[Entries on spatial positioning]
○ ○ ○ ○ ○

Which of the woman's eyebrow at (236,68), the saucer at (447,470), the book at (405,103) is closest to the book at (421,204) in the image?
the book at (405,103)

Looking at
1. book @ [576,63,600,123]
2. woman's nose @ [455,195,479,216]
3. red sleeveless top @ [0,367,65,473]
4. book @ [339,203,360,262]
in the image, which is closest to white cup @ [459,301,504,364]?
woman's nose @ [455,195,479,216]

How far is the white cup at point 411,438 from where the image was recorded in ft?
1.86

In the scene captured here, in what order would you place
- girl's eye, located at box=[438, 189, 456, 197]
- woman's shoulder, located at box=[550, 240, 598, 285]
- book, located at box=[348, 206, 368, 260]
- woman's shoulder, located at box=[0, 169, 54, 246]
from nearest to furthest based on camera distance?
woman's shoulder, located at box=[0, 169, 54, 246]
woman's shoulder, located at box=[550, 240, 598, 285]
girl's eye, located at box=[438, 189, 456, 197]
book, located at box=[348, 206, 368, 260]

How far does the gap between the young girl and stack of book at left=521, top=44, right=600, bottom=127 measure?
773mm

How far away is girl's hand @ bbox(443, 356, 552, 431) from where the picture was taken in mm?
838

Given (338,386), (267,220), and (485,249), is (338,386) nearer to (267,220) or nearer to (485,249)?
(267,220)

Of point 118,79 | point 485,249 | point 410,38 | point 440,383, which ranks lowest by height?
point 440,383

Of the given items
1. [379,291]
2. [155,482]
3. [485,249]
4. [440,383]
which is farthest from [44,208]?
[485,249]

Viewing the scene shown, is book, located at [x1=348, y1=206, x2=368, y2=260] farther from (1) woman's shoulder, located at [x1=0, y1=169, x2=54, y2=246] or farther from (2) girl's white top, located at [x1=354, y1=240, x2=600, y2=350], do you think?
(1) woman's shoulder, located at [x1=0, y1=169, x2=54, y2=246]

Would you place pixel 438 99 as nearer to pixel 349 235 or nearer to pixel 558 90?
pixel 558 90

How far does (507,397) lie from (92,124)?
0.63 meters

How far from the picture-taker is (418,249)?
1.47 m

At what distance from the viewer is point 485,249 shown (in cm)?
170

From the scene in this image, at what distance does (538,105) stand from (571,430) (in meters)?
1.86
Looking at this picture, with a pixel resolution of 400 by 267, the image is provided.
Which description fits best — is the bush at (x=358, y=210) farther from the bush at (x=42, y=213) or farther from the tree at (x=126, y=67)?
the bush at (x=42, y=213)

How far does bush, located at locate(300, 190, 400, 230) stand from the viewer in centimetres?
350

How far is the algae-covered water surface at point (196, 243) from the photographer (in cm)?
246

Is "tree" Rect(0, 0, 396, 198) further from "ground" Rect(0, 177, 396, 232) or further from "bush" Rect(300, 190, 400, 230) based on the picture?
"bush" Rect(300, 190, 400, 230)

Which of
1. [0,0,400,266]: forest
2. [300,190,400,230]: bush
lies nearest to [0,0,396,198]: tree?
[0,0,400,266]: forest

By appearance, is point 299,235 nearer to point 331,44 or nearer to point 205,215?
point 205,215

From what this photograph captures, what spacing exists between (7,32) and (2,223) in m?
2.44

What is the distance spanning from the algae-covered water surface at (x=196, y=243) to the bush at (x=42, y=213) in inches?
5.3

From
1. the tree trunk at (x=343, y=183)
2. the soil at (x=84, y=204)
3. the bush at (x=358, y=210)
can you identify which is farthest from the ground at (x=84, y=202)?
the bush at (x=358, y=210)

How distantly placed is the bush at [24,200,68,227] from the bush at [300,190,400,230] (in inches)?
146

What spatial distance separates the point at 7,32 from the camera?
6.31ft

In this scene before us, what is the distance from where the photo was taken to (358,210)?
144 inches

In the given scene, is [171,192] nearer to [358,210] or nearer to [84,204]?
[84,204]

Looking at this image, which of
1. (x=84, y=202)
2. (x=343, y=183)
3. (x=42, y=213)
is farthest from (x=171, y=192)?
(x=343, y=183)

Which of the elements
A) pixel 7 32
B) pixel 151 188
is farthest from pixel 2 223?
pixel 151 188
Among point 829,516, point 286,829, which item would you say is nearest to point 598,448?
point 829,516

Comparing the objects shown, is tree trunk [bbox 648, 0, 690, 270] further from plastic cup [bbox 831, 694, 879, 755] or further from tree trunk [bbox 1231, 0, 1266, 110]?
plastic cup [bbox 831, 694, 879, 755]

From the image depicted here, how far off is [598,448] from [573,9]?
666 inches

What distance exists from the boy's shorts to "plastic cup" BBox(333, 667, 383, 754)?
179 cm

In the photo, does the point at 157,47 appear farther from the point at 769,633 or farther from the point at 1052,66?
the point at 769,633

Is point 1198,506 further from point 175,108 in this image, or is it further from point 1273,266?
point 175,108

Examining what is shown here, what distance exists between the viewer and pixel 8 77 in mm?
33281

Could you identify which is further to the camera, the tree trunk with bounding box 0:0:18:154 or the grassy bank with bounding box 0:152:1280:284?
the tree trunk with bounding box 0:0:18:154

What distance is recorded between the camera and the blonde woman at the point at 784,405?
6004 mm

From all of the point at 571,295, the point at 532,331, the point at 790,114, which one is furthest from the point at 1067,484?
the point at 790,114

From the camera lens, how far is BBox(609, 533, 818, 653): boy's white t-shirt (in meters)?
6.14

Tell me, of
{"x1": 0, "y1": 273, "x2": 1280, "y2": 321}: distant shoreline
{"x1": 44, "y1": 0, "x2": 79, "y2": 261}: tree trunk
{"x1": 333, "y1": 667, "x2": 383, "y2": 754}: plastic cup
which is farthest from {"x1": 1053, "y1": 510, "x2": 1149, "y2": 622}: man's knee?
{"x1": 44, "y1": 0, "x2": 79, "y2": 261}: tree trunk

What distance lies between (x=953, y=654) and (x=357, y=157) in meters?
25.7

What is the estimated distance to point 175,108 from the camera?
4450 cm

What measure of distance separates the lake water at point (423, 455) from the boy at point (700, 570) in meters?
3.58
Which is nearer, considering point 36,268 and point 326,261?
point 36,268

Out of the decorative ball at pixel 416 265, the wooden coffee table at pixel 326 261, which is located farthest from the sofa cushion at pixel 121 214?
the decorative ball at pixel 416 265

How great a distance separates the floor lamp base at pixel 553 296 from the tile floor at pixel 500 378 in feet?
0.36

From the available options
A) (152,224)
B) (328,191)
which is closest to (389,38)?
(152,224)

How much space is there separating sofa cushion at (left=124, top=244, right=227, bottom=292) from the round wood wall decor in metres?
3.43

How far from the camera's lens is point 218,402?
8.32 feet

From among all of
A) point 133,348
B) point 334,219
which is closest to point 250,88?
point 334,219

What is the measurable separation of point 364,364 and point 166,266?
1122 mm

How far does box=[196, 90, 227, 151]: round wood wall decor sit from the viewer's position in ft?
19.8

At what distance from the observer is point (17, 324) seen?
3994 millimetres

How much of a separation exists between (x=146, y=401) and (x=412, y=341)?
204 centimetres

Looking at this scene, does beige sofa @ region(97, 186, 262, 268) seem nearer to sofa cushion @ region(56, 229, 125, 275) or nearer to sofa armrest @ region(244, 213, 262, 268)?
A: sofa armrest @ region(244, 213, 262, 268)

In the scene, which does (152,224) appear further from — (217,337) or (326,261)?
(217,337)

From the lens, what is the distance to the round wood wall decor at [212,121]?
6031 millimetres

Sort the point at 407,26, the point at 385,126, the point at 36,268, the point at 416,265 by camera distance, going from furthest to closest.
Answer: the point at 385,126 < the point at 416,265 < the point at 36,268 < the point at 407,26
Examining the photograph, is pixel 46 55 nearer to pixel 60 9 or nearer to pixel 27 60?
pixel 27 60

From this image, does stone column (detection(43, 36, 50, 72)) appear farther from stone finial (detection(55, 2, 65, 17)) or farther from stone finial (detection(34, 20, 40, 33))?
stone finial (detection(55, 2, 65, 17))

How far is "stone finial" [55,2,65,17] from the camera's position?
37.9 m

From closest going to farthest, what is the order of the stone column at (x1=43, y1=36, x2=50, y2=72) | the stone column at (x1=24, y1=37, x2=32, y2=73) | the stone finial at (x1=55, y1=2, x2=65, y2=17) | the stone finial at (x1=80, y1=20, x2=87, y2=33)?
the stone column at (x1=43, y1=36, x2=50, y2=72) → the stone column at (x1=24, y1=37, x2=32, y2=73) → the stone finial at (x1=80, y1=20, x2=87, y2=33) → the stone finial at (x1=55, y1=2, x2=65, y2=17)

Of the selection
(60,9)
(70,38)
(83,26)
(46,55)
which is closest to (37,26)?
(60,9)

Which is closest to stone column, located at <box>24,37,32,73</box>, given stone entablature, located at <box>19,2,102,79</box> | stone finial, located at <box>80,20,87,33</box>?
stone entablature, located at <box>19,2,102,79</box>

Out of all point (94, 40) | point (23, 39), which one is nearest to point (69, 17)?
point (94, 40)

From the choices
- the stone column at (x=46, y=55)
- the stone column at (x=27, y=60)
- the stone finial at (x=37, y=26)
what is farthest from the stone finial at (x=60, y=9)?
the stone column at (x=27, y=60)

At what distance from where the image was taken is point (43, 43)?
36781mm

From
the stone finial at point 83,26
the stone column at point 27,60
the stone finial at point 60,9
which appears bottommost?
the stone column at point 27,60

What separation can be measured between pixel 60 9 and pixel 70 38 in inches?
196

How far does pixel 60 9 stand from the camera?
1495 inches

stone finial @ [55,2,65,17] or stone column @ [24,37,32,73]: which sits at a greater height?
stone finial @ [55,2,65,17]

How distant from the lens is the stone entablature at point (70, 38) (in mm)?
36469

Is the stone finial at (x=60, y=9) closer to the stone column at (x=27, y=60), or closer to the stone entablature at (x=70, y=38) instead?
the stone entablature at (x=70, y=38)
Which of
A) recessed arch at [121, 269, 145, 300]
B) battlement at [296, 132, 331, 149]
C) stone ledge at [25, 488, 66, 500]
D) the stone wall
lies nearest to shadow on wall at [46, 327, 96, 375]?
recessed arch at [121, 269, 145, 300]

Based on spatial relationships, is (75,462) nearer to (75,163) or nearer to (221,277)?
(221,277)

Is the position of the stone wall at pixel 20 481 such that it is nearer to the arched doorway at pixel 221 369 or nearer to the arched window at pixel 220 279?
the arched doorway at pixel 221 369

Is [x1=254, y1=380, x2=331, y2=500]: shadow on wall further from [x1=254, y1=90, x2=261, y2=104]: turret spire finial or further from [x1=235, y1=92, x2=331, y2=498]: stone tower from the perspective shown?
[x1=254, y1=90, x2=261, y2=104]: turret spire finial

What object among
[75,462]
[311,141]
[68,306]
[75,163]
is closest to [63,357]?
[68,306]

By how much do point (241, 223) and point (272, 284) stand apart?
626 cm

○ ○ ○ ○ ○

● **PROMPT**
Starting at the line with "At what distance from where", copy every line up to and including the last one in the entries above.

● **ANSWER FOR THE TASK**
At what distance from where the image was taken is point (43, 43)?
36781mm

From
the stone finial at point 83,26
the stone column at point 27,60
the stone finial at point 60,9
which appears bottommost?
the stone column at point 27,60

What separation can be measured between pixel 60 9 and pixel 70 38 in inches?
196

How far does pixel 60 9 stand from the camera?
1495 inches

stone finial @ [55,2,65,17] or stone column @ [24,37,32,73]: which sits at a greater height?
stone finial @ [55,2,65,17]

How distant from the lens is the stone entablature at point (70, 38) (in mm)?
36469

Is the stone finial at (x=60, y=9) closer to the stone column at (x=27, y=60), or closer to the stone entablature at (x=70, y=38) instead?
the stone entablature at (x=70, y=38)
Which of
A) recessed arch at [121, 269, 145, 300]
B) battlement at [296, 132, 331, 149]
C) stone ledge at [25, 488, 66, 500]
D) the stone wall
lies nearest to shadow on wall at [46, 327, 96, 375]?
recessed arch at [121, 269, 145, 300]

Based on spatial relationships, is (75,462) nearer to (75,163) or nearer to (221,277)?
(221,277)

Is the position of the stone wall at pixel 20 481 such that it is nearer to the arched doorway at pixel 221 369 or nearer to the arched window at pixel 220 279?
the arched doorway at pixel 221 369

Is [x1=254, y1=380, x2=331, y2=500]: shadow on wall further from [x1=254, y1=90, x2=261, y2=104]: turret spire finial or further from [x1=235, y1=92, x2=331, y2=498]: stone tower from the perspective shown?
[x1=254, y1=90, x2=261, y2=104]: turret spire finial

What object among
[75,462]
[311,141]
[68,306]
[75,163]
is closest to [63,357]?
[68,306]

By how much do point (241, 223) and point (272, 284) stand apart?
626 cm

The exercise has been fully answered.